La cuenta atrás para el próximo curso académico ha comenzado con una noticia que supone un respiro para miles de familias en España. Estudiantes de Bachillerato, Formación Profesional (FP) y otras enseñanzas post-obligatorias ya pueden frotarse las manos: el sistema de becas para el ejercicio 2026/2027 ya es una realidad y las cuantías máximas pueden alcanzar los 2.700 euros.
Esta inyección económica busca que ningún joven tenga que abandonar por falta de recursos, especialmente aquellos que deben hacer las maletas y mudarse de ciudad para seguir formándose.

El calendario de ayudas está diseñado para cubrir un abanico amplísimo de estudios, desde la FP de Grado Básico, Medio y Superior hasta las Enseñanzas Artísticas, Deportivas e Idiomas en Escuelas Oficiales.
Los datos oficiales del Ministerio confirman que la beca no es un importe único, sino una combinación de piezas que encajan según la situación de cada alumno. La base de todo es la cuantía fija, un importe establecido por convocatoria que se asigna si cumples los requisitos económicos y académicos, y que este año pone el foco en la movilidad y la renta familiar.

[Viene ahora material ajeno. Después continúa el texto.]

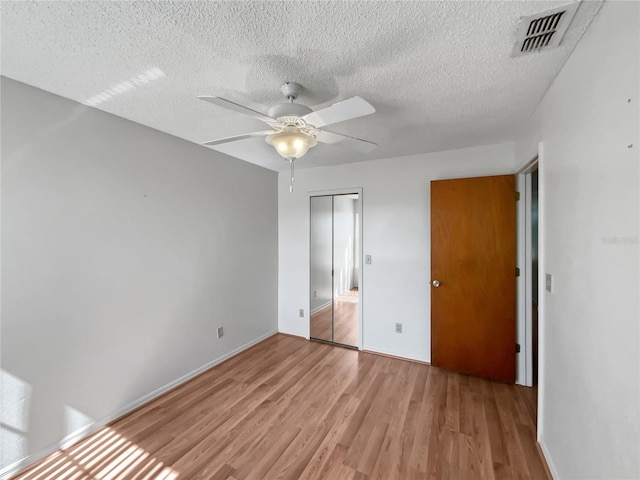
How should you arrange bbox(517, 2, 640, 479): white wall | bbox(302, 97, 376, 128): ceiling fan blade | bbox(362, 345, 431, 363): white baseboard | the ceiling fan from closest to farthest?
bbox(517, 2, 640, 479): white wall → bbox(302, 97, 376, 128): ceiling fan blade → the ceiling fan → bbox(362, 345, 431, 363): white baseboard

¿Cuánto dinero te corresponde?
El ‘premio gordo’ de estas ayudas se lo llevan quienes necesitan cambiar de residencia. La ayuda por cambio de residencia durante el curso escolar asciende a 2.700 euros, una cifra pensada para costear alquileres y manutención lejos del hogar familiar.
Pero hay más piezas en este puzzle: la ayuda ligada a la renta familiar es de 1.700 euros, mientras que la beca básica se sitúa en 300 euros (subiendo a 350 euros si se cursa una FP de Grado Básico). Es vital recordar un detalle técnico: si recibes la ayuda por renta, automáticamente dejas de tener derecho a la beca básica.
Recompensa para las mejores notas
Además de estas cantidades, el esfuerzo en las aulas también tiene recompensa directa. Los alumnos con mejores notas pueden sumar entre 50 y 125 euros adicionales por excelencia académica.
Una vez que el Ministerio reparte estas cantidades fijas a todos los solicitantes aptos, entra en juego la cuantía variable. Este sobrante del presupuesto total se reparte mediante una fórmula matemática que cruza la nota media del expediente con la renta per cápita. En casos como Idiomas o FP Básica, esta variable suele ser de un mínimo de 60 euros.
Un proceso 100% digital
Para no perder el tren de estas ayudas, la administración es clara: todo se gestiona a través de la sede electrónica. Los expertos recomiendan estar muy pendientes del correo electrónico para no pasar por alto ninguna notificación o requerimiento de documentación.
Aunque el sistema avisa, es fundamental visitar el portal de vez en cuando para comprobar el estado de la solicitud. Este año, además, las Enseñanzas Artísticas Superiores juegan en otra liga, ya que se equiparan directamente a las becas universitarias en cuanto a gestión y cuantías.
No basta con estar matriculado; para que el dinero llegue a la cuenta corriente, hay que cumplir los umbrales de patrimonio y renta, además de unos mínimos de asistencia y rendimiento. Si estás pensando en estudiar acceso a la universidad para mayores de 25 años o quieres perfeccionar un idioma, recuerda que la cuantía variable suele estar limitada al mínimo legal.